Records for the exercise:

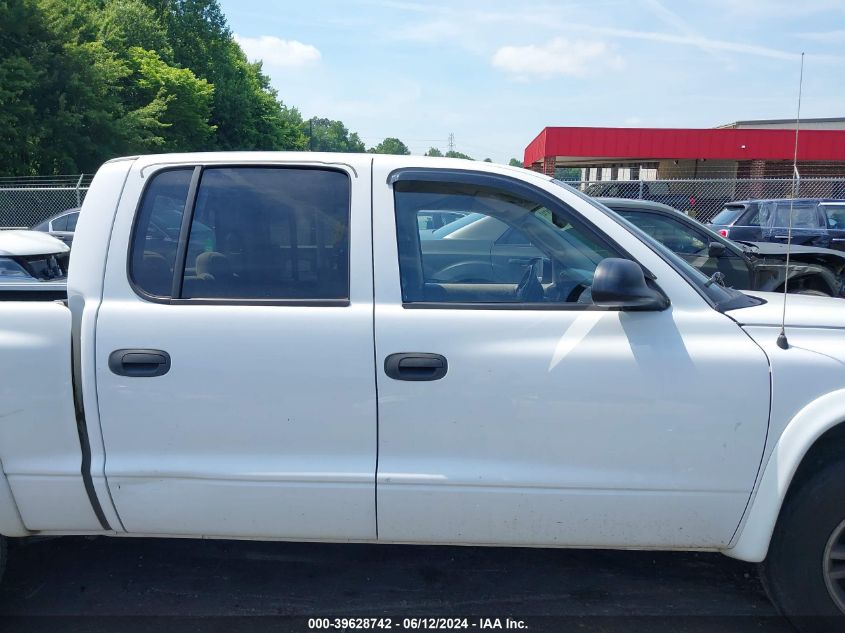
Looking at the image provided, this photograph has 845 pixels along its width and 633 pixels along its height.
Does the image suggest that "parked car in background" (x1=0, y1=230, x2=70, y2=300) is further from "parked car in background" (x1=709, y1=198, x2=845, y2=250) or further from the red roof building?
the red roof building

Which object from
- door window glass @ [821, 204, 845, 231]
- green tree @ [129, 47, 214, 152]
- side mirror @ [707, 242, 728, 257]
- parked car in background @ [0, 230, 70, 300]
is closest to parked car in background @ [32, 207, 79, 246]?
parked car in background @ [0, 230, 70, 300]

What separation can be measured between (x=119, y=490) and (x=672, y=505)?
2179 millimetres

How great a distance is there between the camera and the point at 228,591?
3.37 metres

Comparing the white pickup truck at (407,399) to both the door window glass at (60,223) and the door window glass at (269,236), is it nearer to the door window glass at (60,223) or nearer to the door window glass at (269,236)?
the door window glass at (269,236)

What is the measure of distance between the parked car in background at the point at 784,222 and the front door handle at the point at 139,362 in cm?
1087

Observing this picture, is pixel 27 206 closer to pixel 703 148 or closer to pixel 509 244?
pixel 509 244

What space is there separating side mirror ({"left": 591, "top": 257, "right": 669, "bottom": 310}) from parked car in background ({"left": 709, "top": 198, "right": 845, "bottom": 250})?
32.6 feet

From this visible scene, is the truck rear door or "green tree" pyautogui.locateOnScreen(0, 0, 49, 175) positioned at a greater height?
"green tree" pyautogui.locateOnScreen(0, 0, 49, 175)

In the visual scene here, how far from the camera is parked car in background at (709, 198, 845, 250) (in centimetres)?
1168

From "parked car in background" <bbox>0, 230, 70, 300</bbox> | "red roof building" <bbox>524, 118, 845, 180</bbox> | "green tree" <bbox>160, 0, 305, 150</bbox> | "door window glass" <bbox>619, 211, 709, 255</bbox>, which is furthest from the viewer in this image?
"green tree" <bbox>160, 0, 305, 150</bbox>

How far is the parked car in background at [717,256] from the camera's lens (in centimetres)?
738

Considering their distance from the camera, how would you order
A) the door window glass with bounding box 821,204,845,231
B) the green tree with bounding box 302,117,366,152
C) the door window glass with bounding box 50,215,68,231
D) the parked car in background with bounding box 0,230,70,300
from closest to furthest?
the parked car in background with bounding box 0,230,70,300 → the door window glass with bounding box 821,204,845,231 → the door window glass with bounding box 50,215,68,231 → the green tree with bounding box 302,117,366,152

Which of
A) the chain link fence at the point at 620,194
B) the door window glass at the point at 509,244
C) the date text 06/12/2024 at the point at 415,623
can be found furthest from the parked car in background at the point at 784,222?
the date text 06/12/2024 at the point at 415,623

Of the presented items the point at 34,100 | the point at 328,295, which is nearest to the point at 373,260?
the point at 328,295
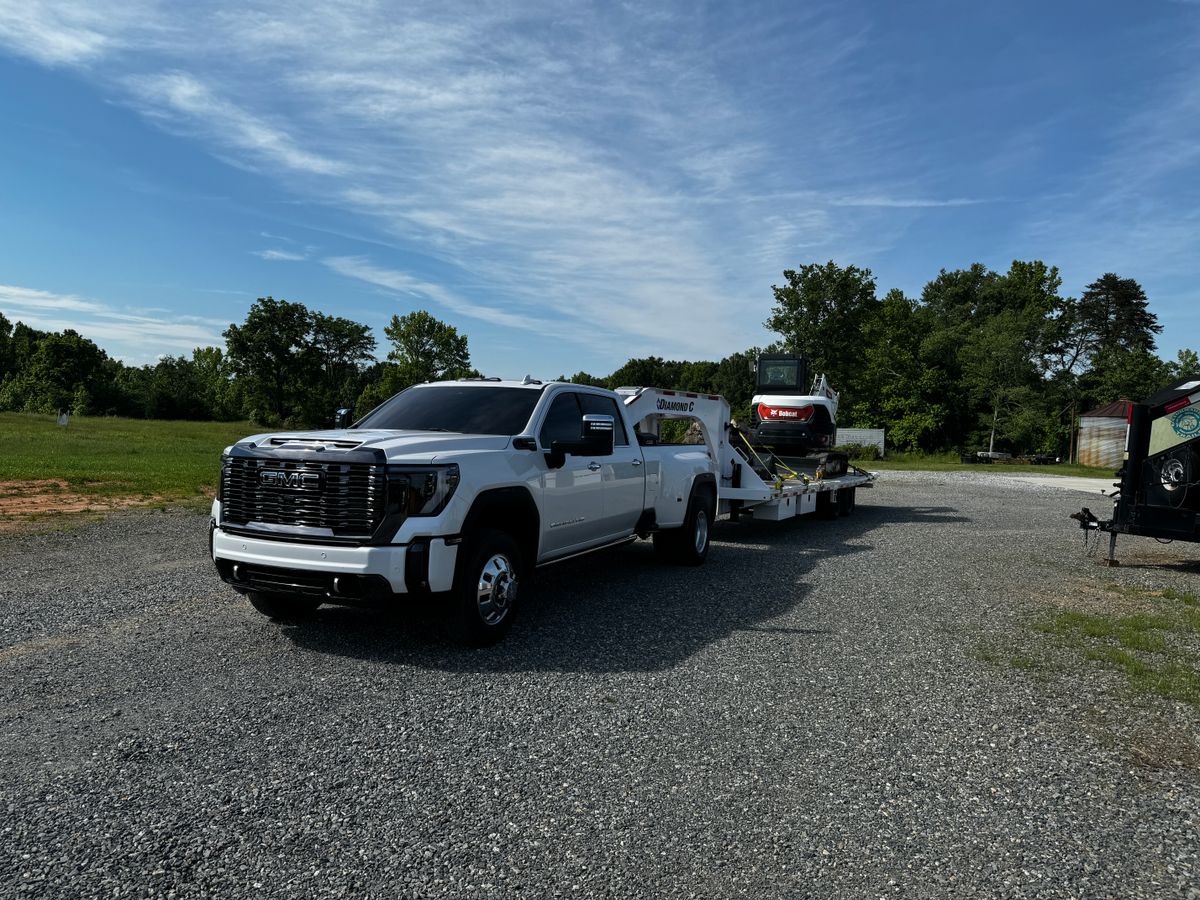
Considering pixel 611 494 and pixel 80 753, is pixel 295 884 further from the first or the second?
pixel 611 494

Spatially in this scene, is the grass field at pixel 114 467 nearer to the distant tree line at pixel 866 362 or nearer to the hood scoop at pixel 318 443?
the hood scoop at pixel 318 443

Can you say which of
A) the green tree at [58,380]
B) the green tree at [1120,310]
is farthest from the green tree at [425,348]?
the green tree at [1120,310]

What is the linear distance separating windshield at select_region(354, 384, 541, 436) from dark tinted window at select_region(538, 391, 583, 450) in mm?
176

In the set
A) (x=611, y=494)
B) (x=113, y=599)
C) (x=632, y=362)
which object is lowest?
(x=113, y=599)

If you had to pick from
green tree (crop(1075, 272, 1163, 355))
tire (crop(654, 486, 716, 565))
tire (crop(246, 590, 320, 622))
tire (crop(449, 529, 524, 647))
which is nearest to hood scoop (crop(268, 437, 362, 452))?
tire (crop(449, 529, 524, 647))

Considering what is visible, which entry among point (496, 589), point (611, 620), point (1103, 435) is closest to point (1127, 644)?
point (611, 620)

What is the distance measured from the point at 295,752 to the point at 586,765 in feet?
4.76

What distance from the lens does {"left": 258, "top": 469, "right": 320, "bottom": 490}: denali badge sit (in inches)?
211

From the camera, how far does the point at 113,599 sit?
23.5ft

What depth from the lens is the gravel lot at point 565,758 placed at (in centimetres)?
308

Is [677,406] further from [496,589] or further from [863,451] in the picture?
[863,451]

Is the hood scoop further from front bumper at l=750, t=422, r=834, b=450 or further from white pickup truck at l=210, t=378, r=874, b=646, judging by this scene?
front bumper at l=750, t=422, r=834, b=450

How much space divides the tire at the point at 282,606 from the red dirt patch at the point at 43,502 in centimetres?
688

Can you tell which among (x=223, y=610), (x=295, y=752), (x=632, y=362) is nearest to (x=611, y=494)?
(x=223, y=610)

What is needed: Reproduce all of the entries above verbatim, omitting the pictures.

Result for this task:
Looking at the image provided, this photograph has 845 pixels along its width and 633 pixels along its height.
Does the image suggest that "parked car in background" (x1=0, y1=230, x2=70, y2=300) is further from "parked car in background" (x1=709, y1=198, x2=845, y2=250) or further from the red roof building?
the red roof building

Which object from
- door window glass @ [821, 204, 845, 231]
- green tree @ [129, 47, 214, 152]
- side mirror @ [707, 242, 728, 257]
- parked car in background @ [0, 230, 70, 300]
is closest to parked car in background @ [32, 207, 79, 246]?
parked car in background @ [0, 230, 70, 300]

What separation can be measured between (x=119, y=490) and (x=672, y=505)?
2179 millimetres

How great a distance is there between the camera and the point at 228,591?
3.37 metres

Comparing the white pickup truck at (407,399) to both the door window glass at (60,223) and the door window glass at (269,236), is it nearer to the door window glass at (60,223) or nearer to the door window glass at (269,236)?
the door window glass at (269,236)

What is the measure of distance between the parked car in background at the point at 784,222 and the front door handle at the point at 139,362 in cm?
1087

Observing this picture, is pixel 27 206 closer to pixel 703 148 or closer to pixel 509 244?
pixel 509 244

What space is there separating side mirror ({"left": 591, "top": 257, "right": 669, "bottom": 310}) from parked car in background ({"left": 709, "top": 198, "right": 845, "bottom": 250})?
32.6 feet

From this visible scene, is the truck rear door or "green tree" pyautogui.locateOnScreen(0, 0, 49, 175) positioned at a greater height?
"green tree" pyautogui.locateOnScreen(0, 0, 49, 175)

In the visual scene here, how far from the camera is parked car in background at (709, 198, 845, 250) (in centimetres)?
1168

From "parked car in background" <bbox>0, 230, 70, 300</bbox> | "red roof building" <bbox>524, 118, 845, 180</bbox> | "green tree" <bbox>160, 0, 305, 150</bbox> | "door window glass" <bbox>619, 211, 709, 255</bbox>, which is furthest from the viewer in this image?
"green tree" <bbox>160, 0, 305, 150</bbox>

How far is the parked car in background at [717,256] from the camera's lens (in centimetres)?
738

Considering their distance from the camera, how would you order
A) the door window glass with bounding box 821,204,845,231
B) the green tree with bounding box 302,117,366,152
C) the door window glass with bounding box 50,215,68,231
D) the parked car in background with bounding box 0,230,70,300
from closest to furthest?
the parked car in background with bounding box 0,230,70,300 → the door window glass with bounding box 821,204,845,231 → the door window glass with bounding box 50,215,68,231 → the green tree with bounding box 302,117,366,152

Which of
A) the chain link fence at the point at 620,194
B) the door window glass at the point at 509,244
C) the date text 06/12/2024 at the point at 415,623
can be found furthest from the parked car in background at the point at 784,222?
the date text 06/12/2024 at the point at 415,623

Of the presented items the point at 34,100 | the point at 328,295, which is nearest to the point at 373,260?
the point at 328,295
Considering pixel 611 494 and pixel 80 753, is pixel 295 884 further from the first or the second?
pixel 611 494

Spatially in this scene, is the grass field at pixel 114 467 nearer to the distant tree line at pixel 866 362 or nearer to the hood scoop at pixel 318 443?
the hood scoop at pixel 318 443

Can you say which of
A) the green tree at [58,380]
B) the green tree at [1120,310]
is farthest from the green tree at [425,348]?
the green tree at [1120,310]

What is the linear distance separating windshield at select_region(354, 384, 541, 436) from dark tinted window at select_region(538, 391, 583, 450) in mm?
176

In the set
A) (x=611, y=494)
B) (x=113, y=599)
C) (x=632, y=362)
which object is lowest?
(x=113, y=599)

If you had to pick from
green tree (crop(1075, 272, 1163, 355))
tire (crop(654, 486, 716, 565))
tire (crop(246, 590, 320, 622))
tire (crop(449, 529, 524, 647))
which is nearest to hood scoop (crop(268, 437, 362, 452))?
tire (crop(449, 529, 524, 647))

Considering what is visible, which entry among point (496, 589), point (611, 620), point (1103, 435) is closest to point (1127, 644)?
point (611, 620)

What is the distance measured from the point at 295,752 to the point at 586,765 in feet?
4.76

What distance from the lens does {"left": 258, "top": 469, "right": 320, "bottom": 490}: denali badge sit (in inches)?
211

From the camera, how far does the point at 113,599 sit?
23.5ft

What depth from the lens is the gravel lot at point 565,758 placed at (in centimetres)?
308

Is [677,406] further from [496,589] or further from [863,451] in the picture?
[863,451]

Is the hood scoop further from front bumper at l=750, t=422, r=834, b=450 or further from white pickup truck at l=210, t=378, r=874, b=646, judging by this scene?
front bumper at l=750, t=422, r=834, b=450

How much space divides the tire at the point at 282,606 from the red dirt patch at the point at 43,502 in centimetres?
688

Can you tell which among (x=223, y=610), (x=295, y=752), (x=632, y=362) is nearest to (x=611, y=494)?
(x=223, y=610)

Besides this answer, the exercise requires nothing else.